Analyst, Application Security

Department Overview

The Global Technology organization designs, builds, and operates the platforms behind our global omni-channel experience. Within Global Technology, Global Cybersecurity Services (GCS) protects McDonald’s customers, crew, and brand by securing our digital ecosystem end-to-end.

The External Web Application and API Protection (E-WAAP) team is responsible for securing McDonald’s external web and API surfaces across web, mobile, and partner integrations using Akamai’s edge security platform (WAF, bot management, DDoS, CDN, and API security).

Duties

The Analyst, Application & API Security role is an entry-to-early-career position on the E-WAAP team. As an Analyst, you focus on monitoring, initial triage, staging validation, and operational support for Akamai security configurations, working closely with Engineers and Senior Engineers.

This role is a strong starting point for a career in application security, platform engineering, or cloud security.

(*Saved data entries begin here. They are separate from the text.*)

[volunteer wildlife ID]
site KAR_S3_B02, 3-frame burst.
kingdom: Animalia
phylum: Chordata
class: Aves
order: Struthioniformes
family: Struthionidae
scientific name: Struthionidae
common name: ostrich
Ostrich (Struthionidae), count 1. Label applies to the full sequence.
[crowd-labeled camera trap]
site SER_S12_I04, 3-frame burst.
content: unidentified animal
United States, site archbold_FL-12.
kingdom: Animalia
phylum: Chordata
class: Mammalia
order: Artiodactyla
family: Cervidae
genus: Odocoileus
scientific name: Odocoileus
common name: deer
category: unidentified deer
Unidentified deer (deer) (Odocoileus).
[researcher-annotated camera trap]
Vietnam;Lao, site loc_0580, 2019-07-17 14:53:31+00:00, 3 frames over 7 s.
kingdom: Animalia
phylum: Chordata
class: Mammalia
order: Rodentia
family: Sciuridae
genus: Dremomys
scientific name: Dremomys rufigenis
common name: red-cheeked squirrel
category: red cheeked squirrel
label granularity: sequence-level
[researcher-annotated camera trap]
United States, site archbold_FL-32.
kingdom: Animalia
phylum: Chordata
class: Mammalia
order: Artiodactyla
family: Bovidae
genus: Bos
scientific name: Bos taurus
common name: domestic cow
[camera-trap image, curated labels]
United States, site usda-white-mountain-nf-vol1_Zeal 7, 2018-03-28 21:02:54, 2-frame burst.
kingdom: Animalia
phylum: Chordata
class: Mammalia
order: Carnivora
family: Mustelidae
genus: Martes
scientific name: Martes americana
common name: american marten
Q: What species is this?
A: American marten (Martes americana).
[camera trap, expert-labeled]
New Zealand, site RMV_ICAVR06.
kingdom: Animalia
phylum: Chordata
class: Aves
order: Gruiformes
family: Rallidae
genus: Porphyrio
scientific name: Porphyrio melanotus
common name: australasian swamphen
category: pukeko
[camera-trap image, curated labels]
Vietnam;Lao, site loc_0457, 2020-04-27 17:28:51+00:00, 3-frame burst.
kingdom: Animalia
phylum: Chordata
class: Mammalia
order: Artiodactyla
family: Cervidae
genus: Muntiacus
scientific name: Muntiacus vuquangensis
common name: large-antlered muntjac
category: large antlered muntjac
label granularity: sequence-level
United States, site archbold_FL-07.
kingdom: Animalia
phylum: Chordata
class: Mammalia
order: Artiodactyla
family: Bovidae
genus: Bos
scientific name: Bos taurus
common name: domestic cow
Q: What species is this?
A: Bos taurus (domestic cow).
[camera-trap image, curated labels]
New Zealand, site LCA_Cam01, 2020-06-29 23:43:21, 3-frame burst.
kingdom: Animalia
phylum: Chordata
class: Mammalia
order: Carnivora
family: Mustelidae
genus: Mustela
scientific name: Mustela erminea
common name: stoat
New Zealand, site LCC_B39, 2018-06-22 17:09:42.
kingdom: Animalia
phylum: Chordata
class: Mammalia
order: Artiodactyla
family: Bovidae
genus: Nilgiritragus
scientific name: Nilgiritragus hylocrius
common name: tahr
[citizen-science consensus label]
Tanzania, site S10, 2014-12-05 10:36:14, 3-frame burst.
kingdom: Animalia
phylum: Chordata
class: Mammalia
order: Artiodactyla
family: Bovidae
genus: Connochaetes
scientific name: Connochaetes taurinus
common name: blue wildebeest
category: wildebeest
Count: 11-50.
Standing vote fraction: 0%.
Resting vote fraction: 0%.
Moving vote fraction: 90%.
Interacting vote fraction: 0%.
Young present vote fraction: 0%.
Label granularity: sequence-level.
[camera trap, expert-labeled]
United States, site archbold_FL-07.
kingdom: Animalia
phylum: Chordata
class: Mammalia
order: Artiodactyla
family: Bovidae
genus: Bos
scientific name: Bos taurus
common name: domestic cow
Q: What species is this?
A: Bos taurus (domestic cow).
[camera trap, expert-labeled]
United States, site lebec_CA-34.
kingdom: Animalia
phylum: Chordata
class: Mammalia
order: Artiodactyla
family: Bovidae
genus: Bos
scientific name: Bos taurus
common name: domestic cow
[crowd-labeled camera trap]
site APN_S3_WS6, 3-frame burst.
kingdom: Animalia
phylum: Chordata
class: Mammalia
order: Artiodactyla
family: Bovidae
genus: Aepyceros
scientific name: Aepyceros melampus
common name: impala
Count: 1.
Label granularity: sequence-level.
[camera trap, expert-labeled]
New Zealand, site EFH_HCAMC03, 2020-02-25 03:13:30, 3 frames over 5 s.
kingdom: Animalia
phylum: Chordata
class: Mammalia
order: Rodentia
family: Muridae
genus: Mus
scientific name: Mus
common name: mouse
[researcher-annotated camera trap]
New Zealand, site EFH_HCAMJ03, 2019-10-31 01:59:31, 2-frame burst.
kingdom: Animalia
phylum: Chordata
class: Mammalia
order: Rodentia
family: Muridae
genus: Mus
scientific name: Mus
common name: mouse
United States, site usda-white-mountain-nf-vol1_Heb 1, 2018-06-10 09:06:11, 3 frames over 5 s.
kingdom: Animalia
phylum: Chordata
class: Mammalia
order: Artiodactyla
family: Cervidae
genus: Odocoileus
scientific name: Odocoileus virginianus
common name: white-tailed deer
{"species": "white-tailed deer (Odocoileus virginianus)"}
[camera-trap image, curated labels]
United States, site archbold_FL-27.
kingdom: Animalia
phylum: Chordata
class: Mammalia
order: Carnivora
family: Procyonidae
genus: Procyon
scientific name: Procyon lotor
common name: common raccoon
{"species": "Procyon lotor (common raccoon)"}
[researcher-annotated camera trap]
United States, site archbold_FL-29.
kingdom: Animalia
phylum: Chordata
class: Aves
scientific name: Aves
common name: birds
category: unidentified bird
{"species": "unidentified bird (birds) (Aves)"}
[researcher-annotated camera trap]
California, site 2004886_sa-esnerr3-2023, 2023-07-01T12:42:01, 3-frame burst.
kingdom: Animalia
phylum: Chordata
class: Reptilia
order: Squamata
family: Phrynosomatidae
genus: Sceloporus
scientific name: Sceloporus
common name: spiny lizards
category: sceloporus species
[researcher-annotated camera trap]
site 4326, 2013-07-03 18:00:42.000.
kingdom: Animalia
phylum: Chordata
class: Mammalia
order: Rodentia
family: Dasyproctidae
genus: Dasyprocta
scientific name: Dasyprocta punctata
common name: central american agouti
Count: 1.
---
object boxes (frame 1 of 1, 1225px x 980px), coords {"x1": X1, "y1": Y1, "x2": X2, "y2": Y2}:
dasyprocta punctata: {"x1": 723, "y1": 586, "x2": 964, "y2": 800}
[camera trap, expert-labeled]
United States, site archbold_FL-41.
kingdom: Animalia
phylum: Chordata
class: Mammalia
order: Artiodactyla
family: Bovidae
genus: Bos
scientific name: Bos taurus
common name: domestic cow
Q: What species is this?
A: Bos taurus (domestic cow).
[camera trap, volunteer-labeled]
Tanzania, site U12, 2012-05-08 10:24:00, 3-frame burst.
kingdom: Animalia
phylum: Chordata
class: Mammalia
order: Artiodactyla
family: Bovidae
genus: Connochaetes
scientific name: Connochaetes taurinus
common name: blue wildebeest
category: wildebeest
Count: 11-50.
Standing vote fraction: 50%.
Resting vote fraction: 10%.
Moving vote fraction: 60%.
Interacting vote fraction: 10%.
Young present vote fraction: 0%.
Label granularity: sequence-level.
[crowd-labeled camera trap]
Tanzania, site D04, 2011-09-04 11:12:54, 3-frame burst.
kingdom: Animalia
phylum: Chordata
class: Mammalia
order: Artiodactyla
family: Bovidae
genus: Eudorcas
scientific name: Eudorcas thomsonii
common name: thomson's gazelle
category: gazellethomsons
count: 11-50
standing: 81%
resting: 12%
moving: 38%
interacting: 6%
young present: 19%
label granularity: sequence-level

Responsibilities & Accountabilities:

• Monitoring & first-line triage
• Monitor Akamai dashboards (Grafana), alerts, and logs for unusual traffic, errors, or performance issues impacting web or API properties.
• Perform first-line triage on alerts and tickets, gather context (affected application, timeframe, changes), and escalate to Engineers with clear summaries.
• Track incidents, changes, and requests in ServiceNow/Jira and ensure work items are correctly categorized and updated.
• Staging & validation
• Support staging configuration reviews by validating that URLs, headers, origins, and basic WAF/route behavior match expectations.
• Execute standard validation playbooks (e.g., test paths, error scenarios, status codes) and document results for Engineers.
• Assist with post-change and post-deployment validations in production to confirm no negative user impact.
• Data analysis & reporting
• Collect and organize metrics related to WAF activity, attack trends, false positives, performance, and coverage; help prepare recurring reports.
• Perform basic log analysis using dashboards, queries, and filters to highlight spikes, notable patterns, or anomalies.
• Documentation & process
• Maintain and update Confluence pages, runbooks, and SOPs for common tasks (validation steps, intake requirements, escalation paths).
• Help improve onboarding and intake templates used by application teams when requesting E-WAAP services.
• Participate in Agile ceremonies to stay aligned on priorities and upcoming work, capturing action items and updating tickets.

Qualifications

Basic Qualifications

• Bachelor’s degree in computer science, Information Technology, Engineering, or equivalent practical experience.
• 2-5 years of relevant experience in IT operations, support, security, or a related internship / apprenticeship.

• Basic understanding of Linux or cloud environments and basic scripting (Python, Bash, PowerShell, or similar).
• Basic Understanding of HTTP, TLS, DNS, CDN, SDK concepts, and basic web development (HTML, JavaScript, APIs).

• Basic understanding of web technologies (HTTP, browsers, simple web application behavior) and an interest in security.
• Comfort working with dashboards, logs, and ticketing tools (e.g., ServiceNow, Jira).
• Strong attention to detail, curiosity to learn, and willingness to follow structured processes and documentation.

Preferred Qualifications

• Exposure to any WAF/CDN platform (Akamai, Cloudflare, F5, etc.) through coursework, labs, internships, or self-learning.
• Experience using collaboration tools (Confluence, Jira, Teams) in a team environment.